The harder problem is normativity: meaning isn't just about which things a word is causally connected to — it's about which things the word is *correctly* applied to. "Dog" should be used for dogs, not cats, even if on some occasion I mistakenly call a cat a dog. This correctness dimension — that there is a right and wrong answer — seems to resist purely causal explanation. A causal chain also connects my word "dog" to cats I see and call "dog," yet those uses are wrong. The teleological theory (Ruth Millikan) offers a naturalist response: the correct function of a mental or linguistic state is determined by its evolutionary history — what it was selected to do.

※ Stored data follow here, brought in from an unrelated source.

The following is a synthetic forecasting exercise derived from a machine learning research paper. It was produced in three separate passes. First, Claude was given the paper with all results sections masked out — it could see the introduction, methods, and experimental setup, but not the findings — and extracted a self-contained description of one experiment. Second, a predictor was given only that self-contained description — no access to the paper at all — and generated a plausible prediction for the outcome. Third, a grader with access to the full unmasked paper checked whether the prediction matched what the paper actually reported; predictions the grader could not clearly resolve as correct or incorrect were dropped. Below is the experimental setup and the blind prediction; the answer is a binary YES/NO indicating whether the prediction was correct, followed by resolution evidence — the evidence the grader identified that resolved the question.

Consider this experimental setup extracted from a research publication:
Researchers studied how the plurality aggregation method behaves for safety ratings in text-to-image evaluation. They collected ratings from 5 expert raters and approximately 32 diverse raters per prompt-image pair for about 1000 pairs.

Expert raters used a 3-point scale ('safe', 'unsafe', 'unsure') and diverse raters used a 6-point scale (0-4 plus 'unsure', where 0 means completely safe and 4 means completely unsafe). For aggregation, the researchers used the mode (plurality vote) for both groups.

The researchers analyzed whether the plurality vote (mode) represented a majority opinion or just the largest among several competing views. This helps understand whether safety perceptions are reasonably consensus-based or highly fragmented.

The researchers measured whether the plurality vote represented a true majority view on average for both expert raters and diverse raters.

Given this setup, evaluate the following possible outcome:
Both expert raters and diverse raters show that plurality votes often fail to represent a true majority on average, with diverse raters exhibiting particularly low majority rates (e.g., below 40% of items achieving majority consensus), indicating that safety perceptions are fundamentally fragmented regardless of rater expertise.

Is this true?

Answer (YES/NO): NO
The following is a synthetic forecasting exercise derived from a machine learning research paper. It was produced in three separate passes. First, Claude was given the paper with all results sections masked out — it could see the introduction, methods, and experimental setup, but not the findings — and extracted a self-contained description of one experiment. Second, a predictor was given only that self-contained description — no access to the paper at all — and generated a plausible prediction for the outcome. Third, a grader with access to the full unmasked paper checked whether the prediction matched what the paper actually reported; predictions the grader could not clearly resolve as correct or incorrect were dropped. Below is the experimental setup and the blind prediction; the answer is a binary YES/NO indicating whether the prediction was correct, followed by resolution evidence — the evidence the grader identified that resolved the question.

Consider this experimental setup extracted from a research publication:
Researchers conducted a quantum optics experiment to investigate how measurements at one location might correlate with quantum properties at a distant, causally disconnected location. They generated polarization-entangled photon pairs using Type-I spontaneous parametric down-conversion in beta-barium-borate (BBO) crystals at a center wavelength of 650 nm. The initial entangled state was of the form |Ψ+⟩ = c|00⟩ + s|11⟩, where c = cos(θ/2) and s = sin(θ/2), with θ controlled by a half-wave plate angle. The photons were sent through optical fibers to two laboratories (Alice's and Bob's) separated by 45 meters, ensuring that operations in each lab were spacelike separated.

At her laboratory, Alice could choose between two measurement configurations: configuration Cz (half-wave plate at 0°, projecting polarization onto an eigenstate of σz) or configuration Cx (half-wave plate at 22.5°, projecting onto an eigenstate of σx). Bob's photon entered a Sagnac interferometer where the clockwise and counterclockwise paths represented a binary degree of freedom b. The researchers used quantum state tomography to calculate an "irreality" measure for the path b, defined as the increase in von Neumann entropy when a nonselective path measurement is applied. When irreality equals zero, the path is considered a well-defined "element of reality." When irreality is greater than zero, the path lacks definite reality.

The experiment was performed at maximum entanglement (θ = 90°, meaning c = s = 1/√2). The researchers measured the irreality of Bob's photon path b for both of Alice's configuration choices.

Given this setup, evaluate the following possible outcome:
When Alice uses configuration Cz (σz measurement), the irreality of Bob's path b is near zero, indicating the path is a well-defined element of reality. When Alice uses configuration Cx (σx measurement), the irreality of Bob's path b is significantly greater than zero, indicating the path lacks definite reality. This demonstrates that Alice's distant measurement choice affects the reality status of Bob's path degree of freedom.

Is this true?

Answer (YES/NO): YES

Just as the function of the heart is to pump blood (because ancestors with heart-like organs that pumped blood survived), the function of "dog" representations is to track dogs, because these representations were selected for in the evolutionary history of the cognitive systems that use them.
Whether this fully captures normativity remains contested. Kripke's presentation of Wittgenstein's rule-following considerations raises the worry that no natural fact — no causal history, no pattern of use — can determine what a rule *requires* in a new case, because any such fact is compatible with infinitely many different rules. If so, semantic facts have a normative dimension that outruns any natural property. The naturalist has several responses: deflationary accounts that deny the gap is as wide as it seems, communitarian accounts that locate normativity in social practice, or pluralist accounts that treat semantic naturalism as compatible with irreducibly normative semantic facts supervening on natural ones. Your task is to understand which strategy best preserves the naturalist commitment — that semantic facts are not a ghostly addition to the physical world — while accounting for why meaning is normatively structured.